"I don't know why we are here, but I'm pretty sure that it is not in order to enjoy ourselves." Ludwig Wittgenstein

Wednesday, December 2, 2009

The Queen's English

Because of his English parentage—his father was an English-born professor who taught history at UCLA and his mother a West-end Londoner who had scraped her way into the journalism profession and had written for the Guardian, before marrying Buck’s father and moving to LA---Buck had the faint accent of someone who sounded like they grew up in California, but who occasionally let slip a phrase in “the received pronunciation,” the Queen’s English.

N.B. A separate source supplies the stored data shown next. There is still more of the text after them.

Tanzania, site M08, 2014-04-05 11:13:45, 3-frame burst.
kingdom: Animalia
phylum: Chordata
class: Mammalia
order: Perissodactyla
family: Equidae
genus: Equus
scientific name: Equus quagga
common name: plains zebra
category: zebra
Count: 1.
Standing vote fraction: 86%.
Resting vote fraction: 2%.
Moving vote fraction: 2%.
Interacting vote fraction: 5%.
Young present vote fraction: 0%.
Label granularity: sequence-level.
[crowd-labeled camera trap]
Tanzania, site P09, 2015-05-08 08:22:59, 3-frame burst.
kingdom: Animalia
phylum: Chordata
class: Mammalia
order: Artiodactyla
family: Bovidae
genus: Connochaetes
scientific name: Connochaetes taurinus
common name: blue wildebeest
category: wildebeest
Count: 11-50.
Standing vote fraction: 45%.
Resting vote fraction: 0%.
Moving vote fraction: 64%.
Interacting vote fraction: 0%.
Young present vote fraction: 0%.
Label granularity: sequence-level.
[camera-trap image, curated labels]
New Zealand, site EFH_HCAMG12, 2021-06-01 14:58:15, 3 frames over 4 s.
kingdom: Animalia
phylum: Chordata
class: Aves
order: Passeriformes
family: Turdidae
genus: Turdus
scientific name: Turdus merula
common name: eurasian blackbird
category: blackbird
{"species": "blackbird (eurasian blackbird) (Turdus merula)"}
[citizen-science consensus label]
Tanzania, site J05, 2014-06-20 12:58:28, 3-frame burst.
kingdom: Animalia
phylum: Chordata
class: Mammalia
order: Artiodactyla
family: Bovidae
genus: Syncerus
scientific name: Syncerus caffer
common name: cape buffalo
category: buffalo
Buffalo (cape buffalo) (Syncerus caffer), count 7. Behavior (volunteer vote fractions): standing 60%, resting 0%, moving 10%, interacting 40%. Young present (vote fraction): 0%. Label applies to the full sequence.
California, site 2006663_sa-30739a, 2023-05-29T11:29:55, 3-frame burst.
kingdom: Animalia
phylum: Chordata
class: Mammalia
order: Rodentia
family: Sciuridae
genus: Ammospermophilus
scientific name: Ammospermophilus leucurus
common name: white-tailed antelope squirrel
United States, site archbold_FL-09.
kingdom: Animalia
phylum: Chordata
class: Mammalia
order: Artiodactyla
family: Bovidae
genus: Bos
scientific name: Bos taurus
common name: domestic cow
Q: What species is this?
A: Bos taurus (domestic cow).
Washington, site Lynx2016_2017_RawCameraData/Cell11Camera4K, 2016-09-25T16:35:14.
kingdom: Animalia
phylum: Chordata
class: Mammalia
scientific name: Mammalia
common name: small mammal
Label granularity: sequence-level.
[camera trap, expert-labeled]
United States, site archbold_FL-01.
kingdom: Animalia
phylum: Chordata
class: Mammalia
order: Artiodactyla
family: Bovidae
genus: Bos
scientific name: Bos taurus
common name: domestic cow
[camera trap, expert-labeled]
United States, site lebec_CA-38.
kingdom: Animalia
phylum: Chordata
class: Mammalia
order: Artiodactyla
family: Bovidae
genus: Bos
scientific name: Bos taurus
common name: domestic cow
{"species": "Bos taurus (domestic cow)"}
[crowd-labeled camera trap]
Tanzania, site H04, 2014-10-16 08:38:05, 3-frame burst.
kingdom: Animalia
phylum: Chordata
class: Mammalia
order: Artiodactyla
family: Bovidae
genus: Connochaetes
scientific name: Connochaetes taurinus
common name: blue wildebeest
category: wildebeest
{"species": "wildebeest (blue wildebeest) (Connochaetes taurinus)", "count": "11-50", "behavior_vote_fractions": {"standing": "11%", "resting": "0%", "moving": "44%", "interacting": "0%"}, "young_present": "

Occasionally, while traveling, Buck had been mistaken for a Brit or in some cases, a Canadian. The latter mistake, on one occasion, had saved his life, when he had been on assignment in a region of the world where American journalists were universally thought to be agents of the CIA.

From time to time, Buck unconsciously let slip a word or a phrase that made him sound as if he were an announcer on the BBC. And oddly, he occasionally heard others speak, as if they too, were speaking to him with an English accent, when in fact they weren’t--he listened with an "English ear”

This would explain why, when he called Jackie to ask her for a second date—preferably one not involving auto theft----he wasn’t sure if Jackie had said, “I warned you” or if she had said, “I want you.”